- _PROBLEM DESCRIPTION_: Locate every line in the records below that contains the string "list" and copy each one. Case counts.

- _DATA TO USE_:
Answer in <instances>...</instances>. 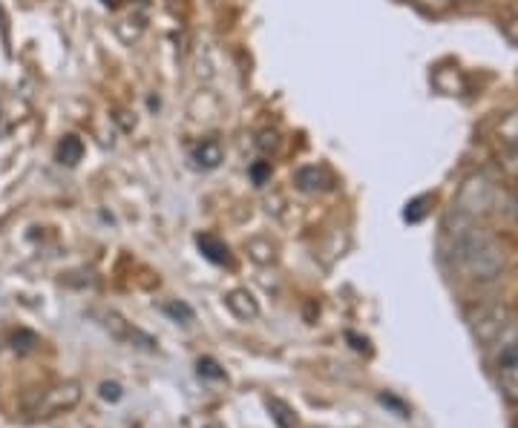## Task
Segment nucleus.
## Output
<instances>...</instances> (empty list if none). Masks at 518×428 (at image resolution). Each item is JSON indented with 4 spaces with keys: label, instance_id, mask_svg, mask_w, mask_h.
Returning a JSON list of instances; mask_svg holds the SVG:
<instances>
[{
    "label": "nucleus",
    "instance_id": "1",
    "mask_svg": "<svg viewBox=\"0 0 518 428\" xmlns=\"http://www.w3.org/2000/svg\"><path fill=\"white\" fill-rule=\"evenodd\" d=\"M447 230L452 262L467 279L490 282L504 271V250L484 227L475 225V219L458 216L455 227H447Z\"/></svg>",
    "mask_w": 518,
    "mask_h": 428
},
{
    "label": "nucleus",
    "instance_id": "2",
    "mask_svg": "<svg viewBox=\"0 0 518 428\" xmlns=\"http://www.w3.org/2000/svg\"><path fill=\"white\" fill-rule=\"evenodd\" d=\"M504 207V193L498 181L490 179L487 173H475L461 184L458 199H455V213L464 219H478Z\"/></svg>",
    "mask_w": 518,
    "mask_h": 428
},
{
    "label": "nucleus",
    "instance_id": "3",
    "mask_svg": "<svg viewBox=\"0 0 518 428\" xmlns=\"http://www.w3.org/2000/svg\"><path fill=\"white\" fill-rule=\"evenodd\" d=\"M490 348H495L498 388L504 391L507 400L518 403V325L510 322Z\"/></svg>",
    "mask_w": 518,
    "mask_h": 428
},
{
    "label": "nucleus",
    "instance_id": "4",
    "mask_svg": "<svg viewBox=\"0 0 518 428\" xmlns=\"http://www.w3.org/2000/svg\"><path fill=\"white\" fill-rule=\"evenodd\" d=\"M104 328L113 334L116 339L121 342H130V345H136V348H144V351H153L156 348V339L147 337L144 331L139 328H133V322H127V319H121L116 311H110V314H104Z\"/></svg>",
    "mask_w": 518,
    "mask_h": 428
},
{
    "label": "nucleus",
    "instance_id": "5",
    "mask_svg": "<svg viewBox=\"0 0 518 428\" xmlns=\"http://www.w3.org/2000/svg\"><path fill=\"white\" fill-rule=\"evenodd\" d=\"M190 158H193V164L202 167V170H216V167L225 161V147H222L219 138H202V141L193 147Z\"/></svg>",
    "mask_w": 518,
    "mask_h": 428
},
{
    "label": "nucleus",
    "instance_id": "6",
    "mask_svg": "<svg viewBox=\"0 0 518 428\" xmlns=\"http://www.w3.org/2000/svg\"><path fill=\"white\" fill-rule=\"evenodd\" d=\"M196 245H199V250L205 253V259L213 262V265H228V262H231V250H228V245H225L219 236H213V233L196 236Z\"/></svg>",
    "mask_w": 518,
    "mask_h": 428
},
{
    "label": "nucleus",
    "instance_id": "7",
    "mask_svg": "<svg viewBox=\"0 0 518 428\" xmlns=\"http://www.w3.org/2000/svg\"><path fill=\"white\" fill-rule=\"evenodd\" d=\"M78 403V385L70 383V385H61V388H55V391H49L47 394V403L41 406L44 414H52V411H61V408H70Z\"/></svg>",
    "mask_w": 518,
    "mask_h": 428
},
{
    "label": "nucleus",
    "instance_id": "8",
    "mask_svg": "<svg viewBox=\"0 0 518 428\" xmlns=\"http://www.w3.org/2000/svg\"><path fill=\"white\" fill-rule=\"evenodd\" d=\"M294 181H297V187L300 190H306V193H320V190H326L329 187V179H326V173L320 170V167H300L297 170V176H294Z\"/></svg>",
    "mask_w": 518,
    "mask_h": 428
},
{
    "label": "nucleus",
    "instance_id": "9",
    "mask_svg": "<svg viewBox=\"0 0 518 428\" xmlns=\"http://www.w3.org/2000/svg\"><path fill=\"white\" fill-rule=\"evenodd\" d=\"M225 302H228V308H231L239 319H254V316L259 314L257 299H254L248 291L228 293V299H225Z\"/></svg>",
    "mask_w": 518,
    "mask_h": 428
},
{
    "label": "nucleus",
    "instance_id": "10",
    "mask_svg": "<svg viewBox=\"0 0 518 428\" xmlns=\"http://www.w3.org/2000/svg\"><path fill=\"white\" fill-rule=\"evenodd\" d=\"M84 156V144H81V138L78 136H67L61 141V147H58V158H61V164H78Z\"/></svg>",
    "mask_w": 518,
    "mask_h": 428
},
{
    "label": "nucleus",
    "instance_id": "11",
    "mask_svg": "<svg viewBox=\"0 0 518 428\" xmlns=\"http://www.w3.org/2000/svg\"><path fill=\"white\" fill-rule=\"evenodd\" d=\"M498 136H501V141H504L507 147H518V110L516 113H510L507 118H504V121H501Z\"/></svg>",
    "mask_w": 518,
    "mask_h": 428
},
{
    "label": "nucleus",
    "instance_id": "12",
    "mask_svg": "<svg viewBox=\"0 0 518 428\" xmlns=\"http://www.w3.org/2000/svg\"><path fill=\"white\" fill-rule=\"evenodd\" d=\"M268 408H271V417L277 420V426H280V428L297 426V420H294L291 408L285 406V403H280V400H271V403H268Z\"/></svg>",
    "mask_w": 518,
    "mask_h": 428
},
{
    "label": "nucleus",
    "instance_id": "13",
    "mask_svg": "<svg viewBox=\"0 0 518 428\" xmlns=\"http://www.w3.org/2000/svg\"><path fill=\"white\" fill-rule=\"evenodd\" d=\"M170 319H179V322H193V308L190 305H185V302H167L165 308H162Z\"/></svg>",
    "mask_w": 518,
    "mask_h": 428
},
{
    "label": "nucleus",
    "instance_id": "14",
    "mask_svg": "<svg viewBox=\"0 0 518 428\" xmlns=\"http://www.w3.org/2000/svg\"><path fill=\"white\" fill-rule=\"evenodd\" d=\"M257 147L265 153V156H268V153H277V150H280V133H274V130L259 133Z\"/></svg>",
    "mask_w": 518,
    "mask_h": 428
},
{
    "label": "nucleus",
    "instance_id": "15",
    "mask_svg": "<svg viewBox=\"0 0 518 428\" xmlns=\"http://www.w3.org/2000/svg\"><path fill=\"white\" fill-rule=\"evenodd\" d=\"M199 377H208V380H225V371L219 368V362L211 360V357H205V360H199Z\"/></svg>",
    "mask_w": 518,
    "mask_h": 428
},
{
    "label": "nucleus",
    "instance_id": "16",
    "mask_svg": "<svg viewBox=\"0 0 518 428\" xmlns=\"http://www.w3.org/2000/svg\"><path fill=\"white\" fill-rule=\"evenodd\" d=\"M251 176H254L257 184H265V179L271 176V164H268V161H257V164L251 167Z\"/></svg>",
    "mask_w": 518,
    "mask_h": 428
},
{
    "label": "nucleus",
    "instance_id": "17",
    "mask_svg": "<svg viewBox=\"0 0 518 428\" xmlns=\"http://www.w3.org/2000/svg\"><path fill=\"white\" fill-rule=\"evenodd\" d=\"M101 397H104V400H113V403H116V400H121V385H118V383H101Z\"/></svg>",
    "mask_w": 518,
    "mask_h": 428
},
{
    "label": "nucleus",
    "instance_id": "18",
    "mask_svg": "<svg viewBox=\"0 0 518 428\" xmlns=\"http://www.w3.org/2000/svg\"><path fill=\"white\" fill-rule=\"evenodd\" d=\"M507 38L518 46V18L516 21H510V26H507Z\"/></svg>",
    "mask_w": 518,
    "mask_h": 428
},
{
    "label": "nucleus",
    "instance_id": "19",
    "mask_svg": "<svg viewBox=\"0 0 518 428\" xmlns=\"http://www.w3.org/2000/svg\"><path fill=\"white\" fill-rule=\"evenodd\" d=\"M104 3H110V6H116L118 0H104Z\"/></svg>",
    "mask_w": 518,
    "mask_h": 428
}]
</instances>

* * *

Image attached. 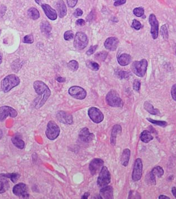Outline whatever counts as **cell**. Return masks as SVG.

- _TASK RESULT_:
<instances>...</instances> (empty list if none). Masks at 518×428 (at image resolution). Each item is JSON indented with 4 spaces with keys: label, instance_id, mask_svg, mask_w, mask_h.
Returning a JSON list of instances; mask_svg holds the SVG:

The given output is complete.